Muito além da singularidade que foi “Boyhood”, esse filme serviu para me apresentar o Linklater, que foi uma das maiores influências da minha adolescência. Os filmes de diálogos enormes e de roteiros tão diferentes me fizeram ver um pedaço da arte que eu via sendo o menino-mochila na infância. Quis saber tudo sobre ele e descobri na vida o amor pelo lado humano que comanda qualquer obra que eu consuma. Criei ali o meu hábito eterno de assistir entrevistas e de querer ouvir as minhas pessoas favoritas falando sobre qualquer coisa na vida. Acho que é ouvindo um diretor de cinema falar de música, ou um desenhista falar da natureza que eu preencho o ouro do que tento ser. Vou deixar aqui o vídeo do Linklater que mais me influenciou, porque nas entrelinhas de falar sobre aprender a fazer cinema sozinho, ele me mostrou que, no final, uma das coisas mais importante para se tornar um realizador é a motivação, e isso não tem quem te ensine.

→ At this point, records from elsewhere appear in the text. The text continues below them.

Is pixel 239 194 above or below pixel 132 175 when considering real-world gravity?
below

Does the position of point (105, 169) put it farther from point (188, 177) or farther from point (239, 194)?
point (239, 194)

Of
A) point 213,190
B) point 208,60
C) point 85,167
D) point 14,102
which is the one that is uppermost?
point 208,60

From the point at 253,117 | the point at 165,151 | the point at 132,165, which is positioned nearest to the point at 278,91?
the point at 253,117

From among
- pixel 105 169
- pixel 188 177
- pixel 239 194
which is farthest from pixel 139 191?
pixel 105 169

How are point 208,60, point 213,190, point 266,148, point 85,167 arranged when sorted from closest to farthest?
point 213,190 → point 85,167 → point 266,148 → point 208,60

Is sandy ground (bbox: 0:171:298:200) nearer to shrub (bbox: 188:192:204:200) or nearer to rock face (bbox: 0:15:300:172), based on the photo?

Eu segui os últimos anos da minha adolescência me encharcando de cinema e música, ignorando a parte fundamental da certeza que eu carregava: eu não lia absolutamente nada. Nem me interessava muito. Eu fui ler o meu primeiro livro, por gosto e vontade, só aos vinte anos. Não tinha como. O livro que me fez ler todos os livros da minha vida foi o inevitável “Cem Anos de Solidão”, que igual ao “Boyhood” foi a obra que me fez pensar “Literatura também pode ser isso?!”. Fui fazendo o meu caminho encantado e espantado com cada livro novo que eu lia, até que me apareceu esse poema:
Era capaz de atravessar a cidade em bicicleta só pra te ver dançar
E isso
diz muito sobre a minha caixa torácica
Esse é o poema mais famoso da Matilde Campilho, e abriu caminho para a minha maior mudança, já adulto. Apesar desse ser um poema curto, eu acho a Matilde inclassificável. Não faz poesia, não faz prosa, não faz texto. É muito própria. Passei a carregar o seu livro, "Jóquei", como uma criança carregando um ursinho de pelúcia. Me apaixonei por essa linguagem, mudei toda a minha voz de pensamento e comecei o que eu sempre soube que queria fazer; eu escrevi. Encontrei nos textos da Matilde a voz que eu queria ter, e comecei a escrever para tentar conversar com ela. Nessa conversa que a gente fazia eu encontrei meu próprio idioma. Cada texto que eu escrevo só existe porque, lá no fundo, eu tô conversando com um monte de gente: a Matilde, o Galeano, a Sofia. Até com o Juninho Pernambucano eu tento conversar de vez em quando. Cada emaranhado de palavras tem um destino, e são esses destinos que dão minha voz. Pessoas.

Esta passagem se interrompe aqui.